Every year by March, lakhs of Olive Ridley turtles make a beeline near Sangameswaram beach to lay eggs but not this time around despite several artifical nests made for the visiting species from the far off seas.

Wildlife authorities of Krishna Wildlife Sanctuary (KWS) have attributed the decline in the number of turtles this time to climate change, especially the rise in heat along the east coast. They have made 139 artificial nests in the three rookeries at Sangameswaram, lighthouse area, and Jinkapalem of Nagayalanka mandal to encourage Olive Ridley turtle to visit the part to lay eggs.
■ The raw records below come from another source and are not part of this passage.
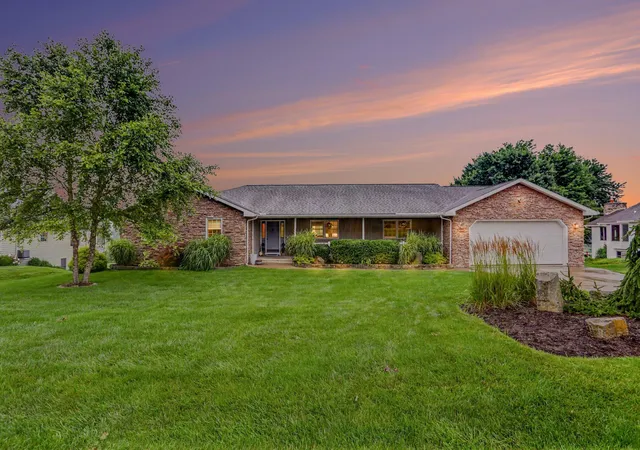 1st image of 922 Fairway Dr, Howard, OH 43028 | MLS# 226029227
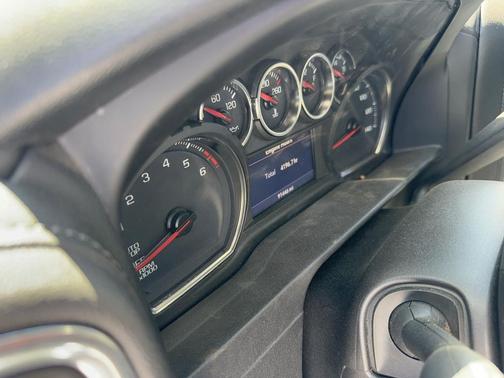 Summit White 2021 Chevrolet Silverado 1500 LT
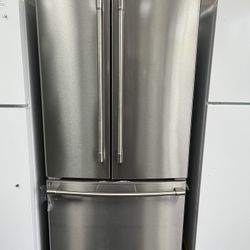 Maytag 33”wide French Door Refrigerator With Ice Maker 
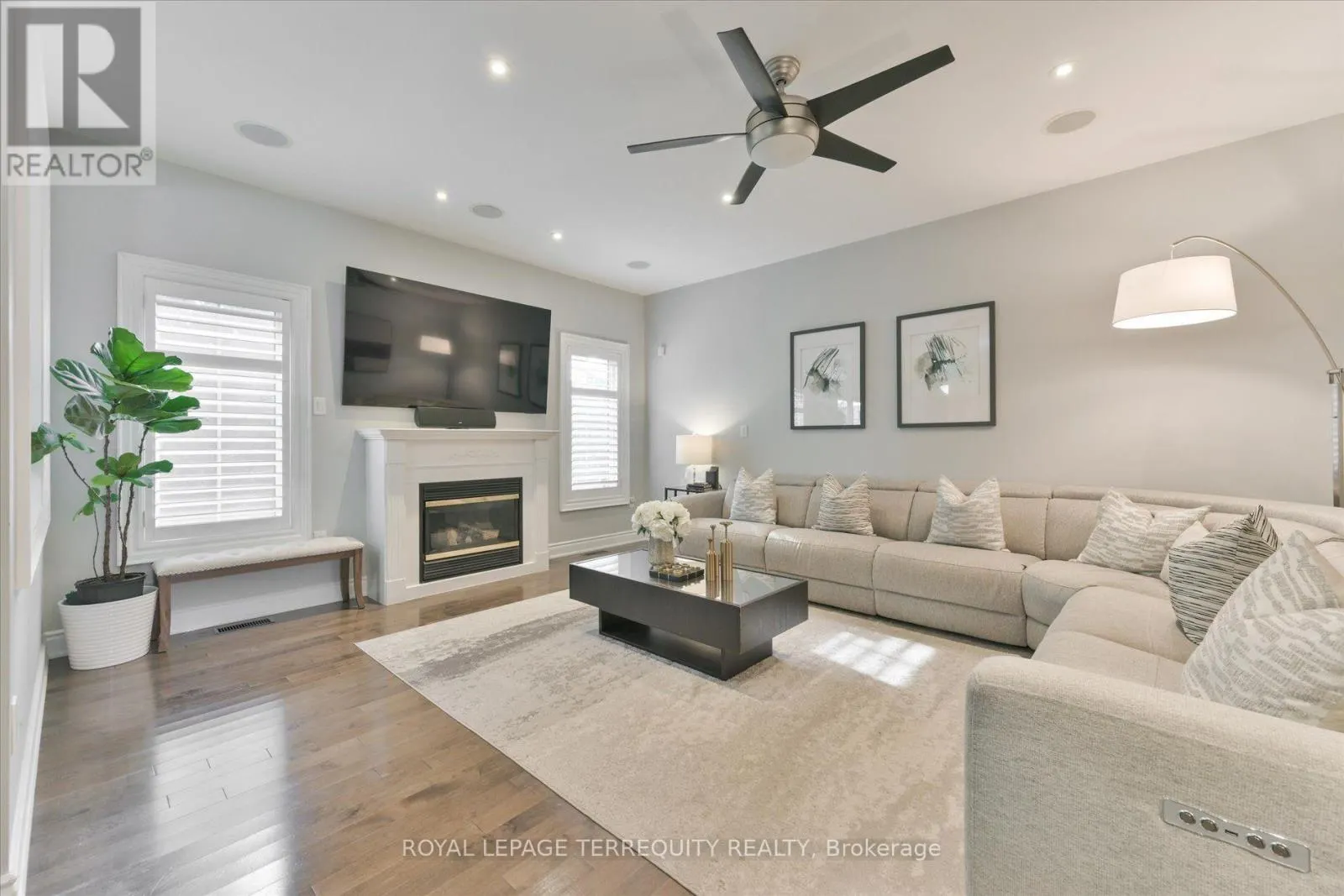 ROOM 2 - 55 RUSHBROOKE WAY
As the collection of eggs along the mests amounted to mere 4,259 eggs near the Sangameswaram, 3,847 eggs near the lighthouse, and 2,465 eggs near Jinkapalem, officials said the turtles may have found the beach too warm to visit.

Stretching over 115 kilometres, the east coast of the Krishna district was an ideal nesting ground for turtles but in January this year, hundreds of dead Olive Ridley Turtles washed ashore the Krishna district coastline of Bay of Bengal due to the nets of fishermen, who follow unfriendly fishing practices.

Olive Ridley Turtles have been classified as ‘vulnerable’ by the International Union for Conservation of Nature and Natural Resources as many fishing boats in the area do not have Turtle Excluder Device (TED), which lets turtles go off even after captured in the net.

The Wildlife Management in Eluru has roped in Yanadi tribal people to set up four rookeries for turtles at Jinakapalem, Sangameswaram, Lighthouse area and Eelachetladibba, which is in the Krishna Wildlife Sanctuary but of no use this year, according to officials.